Глава 32

Онлайн чтение книги Волчья жизнь, волчьи законы…
Глава 32

Арбузов стоял в туалете раздражённый. В сердце его закипала злость.

Кроме него, в туалете, было несколько «гусей» из других рот. Из «черепов» и «дедов» – никого.

Арбузова не так задевало, когда ему доставалось от Рыжего. Куриленко был физически крепок; он невольно всем своим видом внушал уважение. Арбузов нутром чувствовал в Рыжем силу. А сильному подчиняться не в тягость.

В Киме же такой силы он не ощущал ни грамма. Ким в его глазах был «лохом». Поэтому Арбузов чувствовал глубоко оскоблённым, когда был вынужден выполнять его прихоти, или хуже – получать от Кима тумаки.
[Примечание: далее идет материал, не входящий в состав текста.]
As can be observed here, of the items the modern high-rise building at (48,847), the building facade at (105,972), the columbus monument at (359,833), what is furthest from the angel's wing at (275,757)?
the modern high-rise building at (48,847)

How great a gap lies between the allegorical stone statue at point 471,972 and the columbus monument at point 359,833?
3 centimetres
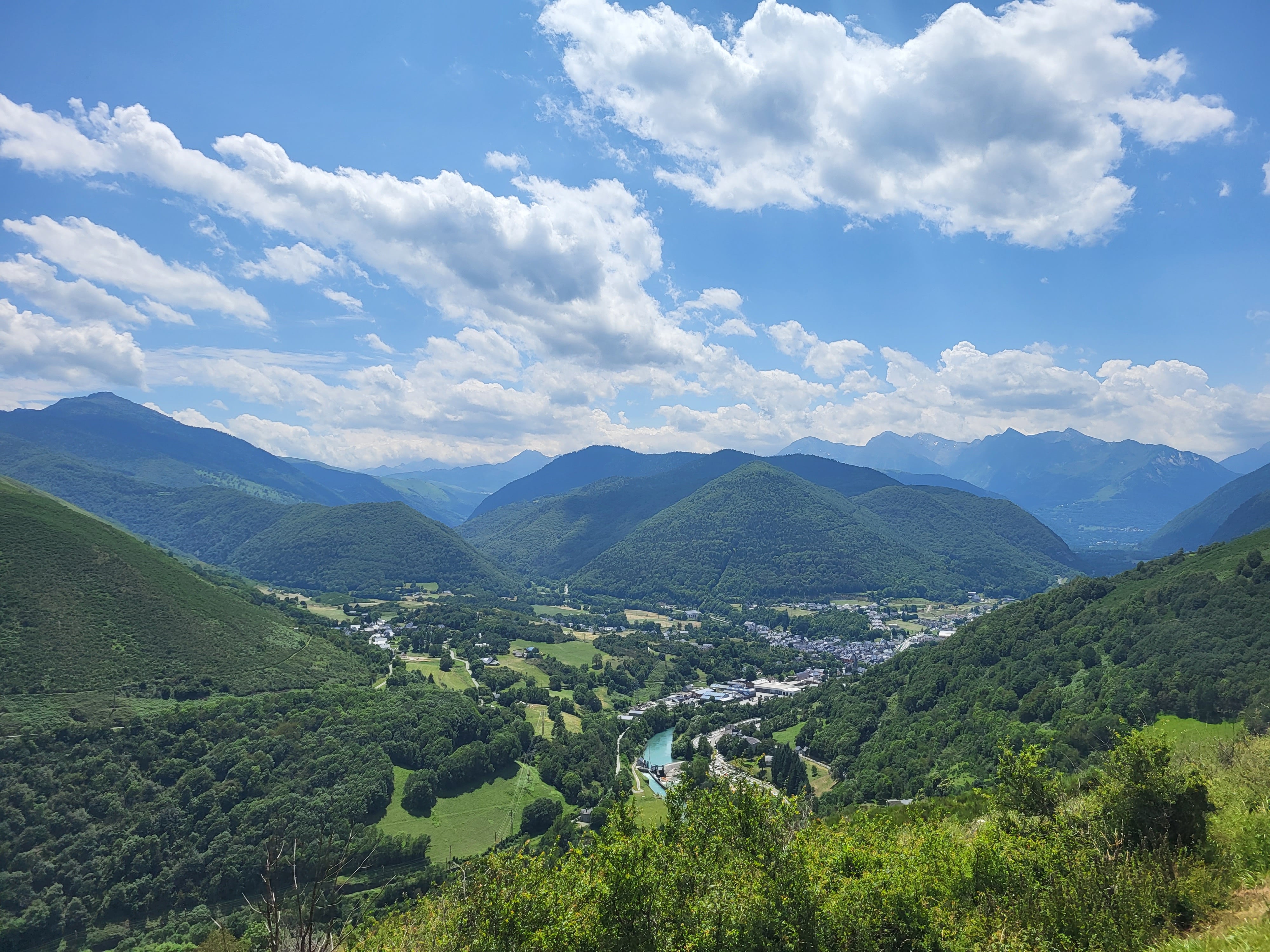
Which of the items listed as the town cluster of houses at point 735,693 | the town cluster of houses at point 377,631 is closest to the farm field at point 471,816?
the town cluster of houses at point 735,693

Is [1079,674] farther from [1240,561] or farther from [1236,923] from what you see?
[1236,923]

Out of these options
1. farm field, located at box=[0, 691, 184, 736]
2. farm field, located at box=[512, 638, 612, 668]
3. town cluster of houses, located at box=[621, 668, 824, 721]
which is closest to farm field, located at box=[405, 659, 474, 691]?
farm field, located at box=[512, 638, 612, 668]

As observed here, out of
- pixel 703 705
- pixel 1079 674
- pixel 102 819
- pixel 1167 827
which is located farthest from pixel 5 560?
pixel 1079 674

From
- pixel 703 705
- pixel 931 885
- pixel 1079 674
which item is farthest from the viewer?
pixel 703 705

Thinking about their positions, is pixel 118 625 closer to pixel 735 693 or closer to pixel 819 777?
pixel 819 777

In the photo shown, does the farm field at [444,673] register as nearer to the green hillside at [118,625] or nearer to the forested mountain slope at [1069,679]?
the green hillside at [118,625]

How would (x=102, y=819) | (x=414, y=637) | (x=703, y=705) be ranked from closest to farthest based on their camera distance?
(x=102, y=819) < (x=703, y=705) < (x=414, y=637)
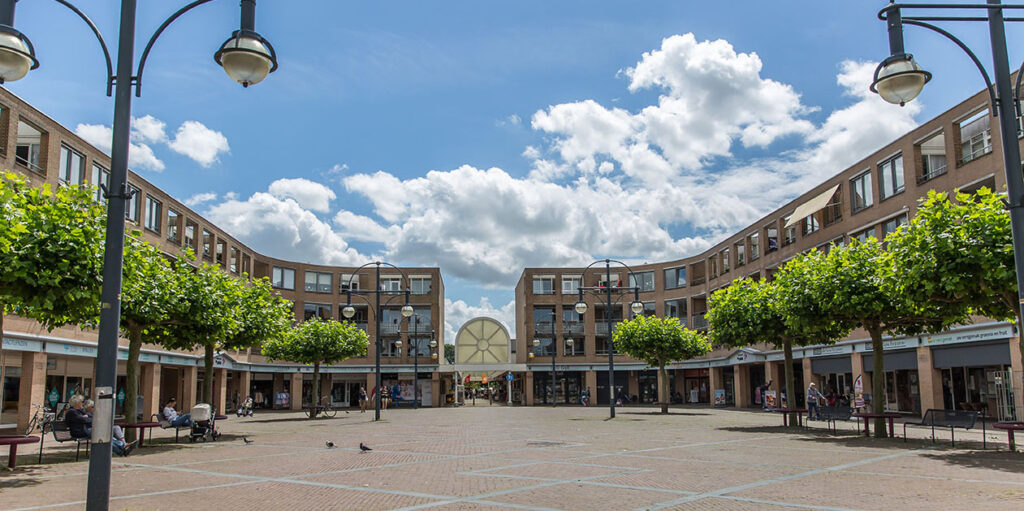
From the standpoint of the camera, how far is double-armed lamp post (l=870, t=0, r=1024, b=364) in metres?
8.52

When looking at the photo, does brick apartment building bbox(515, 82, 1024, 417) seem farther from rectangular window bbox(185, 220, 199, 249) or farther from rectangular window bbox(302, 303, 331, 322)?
rectangular window bbox(185, 220, 199, 249)

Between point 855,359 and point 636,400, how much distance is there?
28583mm

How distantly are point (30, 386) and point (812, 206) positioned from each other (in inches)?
1462

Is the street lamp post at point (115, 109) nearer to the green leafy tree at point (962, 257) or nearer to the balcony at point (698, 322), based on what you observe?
the green leafy tree at point (962, 257)

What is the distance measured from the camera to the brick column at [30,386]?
27114mm

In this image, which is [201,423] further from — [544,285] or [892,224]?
[544,285]

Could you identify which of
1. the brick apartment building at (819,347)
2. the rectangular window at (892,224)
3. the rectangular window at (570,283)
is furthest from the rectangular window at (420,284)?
the rectangular window at (892,224)

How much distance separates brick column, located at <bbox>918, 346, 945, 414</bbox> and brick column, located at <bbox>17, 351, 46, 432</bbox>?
3506 centimetres

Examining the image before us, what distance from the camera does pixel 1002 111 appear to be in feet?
28.9

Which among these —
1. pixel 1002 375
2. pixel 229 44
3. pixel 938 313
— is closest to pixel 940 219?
pixel 938 313

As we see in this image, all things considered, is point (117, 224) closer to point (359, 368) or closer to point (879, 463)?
point (879, 463)

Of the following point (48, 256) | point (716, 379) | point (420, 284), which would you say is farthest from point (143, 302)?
point (420, 284)

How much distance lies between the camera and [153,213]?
129 ft

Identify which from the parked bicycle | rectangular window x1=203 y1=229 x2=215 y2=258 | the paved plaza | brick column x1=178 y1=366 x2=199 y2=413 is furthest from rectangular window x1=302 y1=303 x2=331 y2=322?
the paved plaza
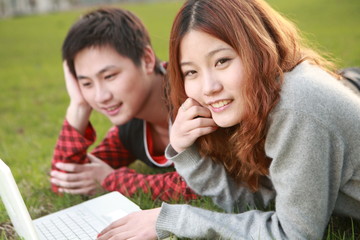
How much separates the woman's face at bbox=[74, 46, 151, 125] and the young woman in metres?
0.79

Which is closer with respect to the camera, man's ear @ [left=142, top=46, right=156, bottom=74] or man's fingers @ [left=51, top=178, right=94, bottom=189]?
man's fingers @ [left=51, top=178, right=94, bottom=189]

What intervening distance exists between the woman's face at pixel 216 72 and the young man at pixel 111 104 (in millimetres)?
805

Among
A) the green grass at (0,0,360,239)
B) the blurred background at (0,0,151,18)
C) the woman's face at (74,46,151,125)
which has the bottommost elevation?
the blurred background at (0,0,151,18)

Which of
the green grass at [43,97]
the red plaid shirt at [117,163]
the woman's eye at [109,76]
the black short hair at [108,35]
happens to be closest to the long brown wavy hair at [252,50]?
the green grass at [43,97]

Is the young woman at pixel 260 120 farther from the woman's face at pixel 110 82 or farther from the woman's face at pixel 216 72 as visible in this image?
the woman's face at pixel 110 82

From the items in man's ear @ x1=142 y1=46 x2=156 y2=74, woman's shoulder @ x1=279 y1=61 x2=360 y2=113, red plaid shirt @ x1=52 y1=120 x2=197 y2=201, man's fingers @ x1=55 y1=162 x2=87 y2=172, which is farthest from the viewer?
man's ear @ x1=142 y1=46 x2=156 y2=74

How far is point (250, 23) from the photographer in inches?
72.7

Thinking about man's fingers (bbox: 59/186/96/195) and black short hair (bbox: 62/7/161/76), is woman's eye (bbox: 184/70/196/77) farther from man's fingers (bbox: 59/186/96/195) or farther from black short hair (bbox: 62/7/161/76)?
man's fingers (bbox: 59/186/96/195)

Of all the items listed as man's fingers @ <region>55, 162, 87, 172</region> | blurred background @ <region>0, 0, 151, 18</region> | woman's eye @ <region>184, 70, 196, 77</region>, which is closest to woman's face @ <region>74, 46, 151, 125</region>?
man's fingers @ <region>55, 162, 87, 172</region>

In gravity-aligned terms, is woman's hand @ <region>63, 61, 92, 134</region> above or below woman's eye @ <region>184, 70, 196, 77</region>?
below

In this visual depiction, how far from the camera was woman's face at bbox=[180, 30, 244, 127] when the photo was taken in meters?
1.85

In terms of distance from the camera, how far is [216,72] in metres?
1.88

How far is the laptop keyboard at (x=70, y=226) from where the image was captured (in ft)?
7.07

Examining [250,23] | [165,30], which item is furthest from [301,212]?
[165,30]
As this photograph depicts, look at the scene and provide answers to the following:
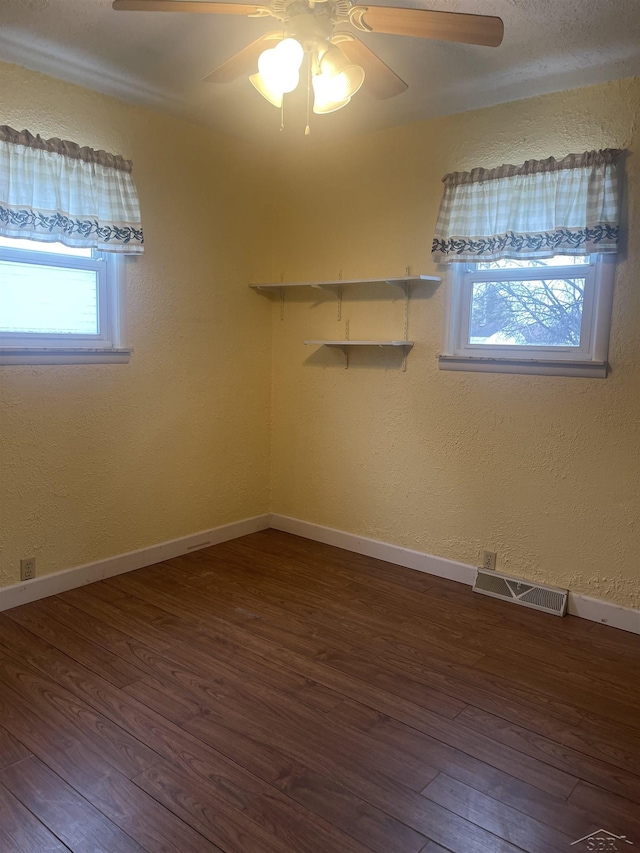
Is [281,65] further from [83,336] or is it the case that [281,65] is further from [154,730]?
[154,730]

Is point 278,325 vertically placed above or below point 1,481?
above

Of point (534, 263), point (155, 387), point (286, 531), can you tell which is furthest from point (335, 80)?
point (286, 531)

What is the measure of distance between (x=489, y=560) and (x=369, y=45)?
2.52 m

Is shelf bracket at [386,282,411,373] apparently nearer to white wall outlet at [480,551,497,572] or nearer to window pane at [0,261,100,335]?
white wall outlet at [480,551,497,572]

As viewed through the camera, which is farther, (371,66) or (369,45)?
(369,45)

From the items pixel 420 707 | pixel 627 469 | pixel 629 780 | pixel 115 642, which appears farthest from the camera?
pixel 627 469

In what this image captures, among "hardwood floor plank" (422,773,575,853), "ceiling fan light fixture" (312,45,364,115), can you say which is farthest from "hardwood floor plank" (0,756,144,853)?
"ceiling fan light fixture" (312,45,364,115)

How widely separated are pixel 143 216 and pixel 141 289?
0.39 metres

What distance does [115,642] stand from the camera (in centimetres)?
257

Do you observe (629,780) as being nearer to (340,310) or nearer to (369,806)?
(369,806)

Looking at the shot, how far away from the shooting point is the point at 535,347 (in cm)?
300

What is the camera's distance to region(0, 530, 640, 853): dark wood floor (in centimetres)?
164

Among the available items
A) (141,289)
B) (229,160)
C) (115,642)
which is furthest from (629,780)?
(229,160)

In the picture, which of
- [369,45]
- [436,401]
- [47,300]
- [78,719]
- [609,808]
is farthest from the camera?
[436,401]
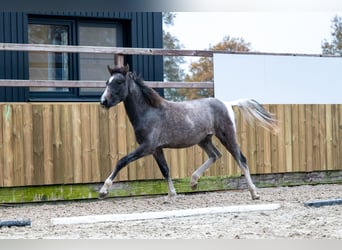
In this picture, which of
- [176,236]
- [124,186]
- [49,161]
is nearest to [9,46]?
[49,161]

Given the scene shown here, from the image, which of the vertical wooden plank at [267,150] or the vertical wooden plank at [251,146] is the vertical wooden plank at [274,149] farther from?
the vertical wooden plank at [251,146]

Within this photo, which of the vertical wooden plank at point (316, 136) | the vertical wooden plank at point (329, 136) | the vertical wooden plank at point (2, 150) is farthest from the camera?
the vertical wooden plank at point (329, 136)

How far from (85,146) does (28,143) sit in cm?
74

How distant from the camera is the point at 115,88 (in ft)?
21.9

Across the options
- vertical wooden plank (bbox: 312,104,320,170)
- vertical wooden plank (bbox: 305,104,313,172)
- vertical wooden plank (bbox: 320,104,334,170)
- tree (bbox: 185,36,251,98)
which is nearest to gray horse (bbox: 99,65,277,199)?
vertical wooden plank (bbox: 305,104,313,172)

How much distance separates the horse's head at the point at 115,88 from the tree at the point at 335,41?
1110 centimetres

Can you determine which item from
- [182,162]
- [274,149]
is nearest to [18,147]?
[182,162]

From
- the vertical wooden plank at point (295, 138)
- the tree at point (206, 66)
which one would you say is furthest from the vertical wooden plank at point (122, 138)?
the tree at point (206, 66)

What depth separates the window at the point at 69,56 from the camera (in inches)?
379

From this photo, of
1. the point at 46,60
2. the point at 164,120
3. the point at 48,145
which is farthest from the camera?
the point at 46,60

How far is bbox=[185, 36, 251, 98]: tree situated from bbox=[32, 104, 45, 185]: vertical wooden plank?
37.2 feet

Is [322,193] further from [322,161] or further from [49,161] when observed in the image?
Answer: [49,161]

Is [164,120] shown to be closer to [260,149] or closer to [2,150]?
[2,150]

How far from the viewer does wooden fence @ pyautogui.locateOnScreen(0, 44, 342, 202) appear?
24.1ft
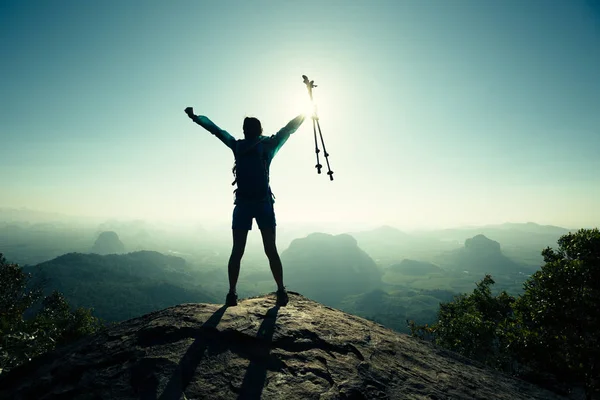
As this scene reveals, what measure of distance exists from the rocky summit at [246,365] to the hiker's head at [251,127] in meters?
4.15

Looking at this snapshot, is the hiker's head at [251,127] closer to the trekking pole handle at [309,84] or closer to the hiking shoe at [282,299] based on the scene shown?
the trekking pole handle at [309,84]

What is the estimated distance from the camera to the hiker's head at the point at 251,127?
21.6 feet

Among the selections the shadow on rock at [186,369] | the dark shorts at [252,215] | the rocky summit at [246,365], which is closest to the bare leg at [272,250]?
the dark shorts at [252,215]

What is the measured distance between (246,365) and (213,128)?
5.28 meters

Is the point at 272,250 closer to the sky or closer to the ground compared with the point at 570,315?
closer to the sky

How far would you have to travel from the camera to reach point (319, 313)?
6.29 meters

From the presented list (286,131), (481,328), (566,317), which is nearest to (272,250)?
(286,131)

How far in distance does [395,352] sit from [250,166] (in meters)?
5.09

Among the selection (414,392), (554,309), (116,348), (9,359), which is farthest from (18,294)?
(554,309)

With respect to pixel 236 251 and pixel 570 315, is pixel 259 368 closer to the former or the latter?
pixel 236 251

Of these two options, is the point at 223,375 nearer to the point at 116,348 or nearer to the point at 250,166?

– Я его завалю! – говорил он, гневно сверкая голубовато-серыми глазами. – Если б не Рыжий и Лебедько, я б давно его урыл. Я показал бы ему его место.

Вечно угрюмый Стиф вдруг улыбнулся. Ему вспомнилась сцена в тюремной камере из фильма «Джентельмены удачи».

– Деточка, а вам не кажется, что ваше место у параши? – сказал он с улыбкой. – Витёк, ты бы это сказал Киму?

Раздался дружный хохот. Арбузов повеселел, улыбнулся.

– Да, именно это я б ему и сказал. А потом бы ткнул его мордой в гавно.

– Пацаны, а не поднять ли нам бунт на корабле? – лениво улыбаясь, спросил светловолосый Буреломов.

Родом из Харькова, высокий, с болезненно-красным лицом, с широкими и приподнятыми, как у коршуна, плечами, он казался большим равнобедренным треугольником. С тяжёлым, выдвинутым подбородком, низким лбом и громадными кулаками, Буреломов был одним из самых здоровенных «гусей» в батальоне. Таким же крупным был только Вдовцов.

Буреломов был в «авторитете» среди их призыва. На гражданке он едва не ушёл по этапу за разбой. «Отмазали» родители, дав следователю взятку, и тот из «подозреваемого» переквалифицировал гражданина Буреломова в «свидетеля».

Арбузов его уважал.


За последние две недели батальон заметно поредел. Половину «дедов» уволили. Всего в БАТО и РМО «дедов» оставалось человек пятнадцать.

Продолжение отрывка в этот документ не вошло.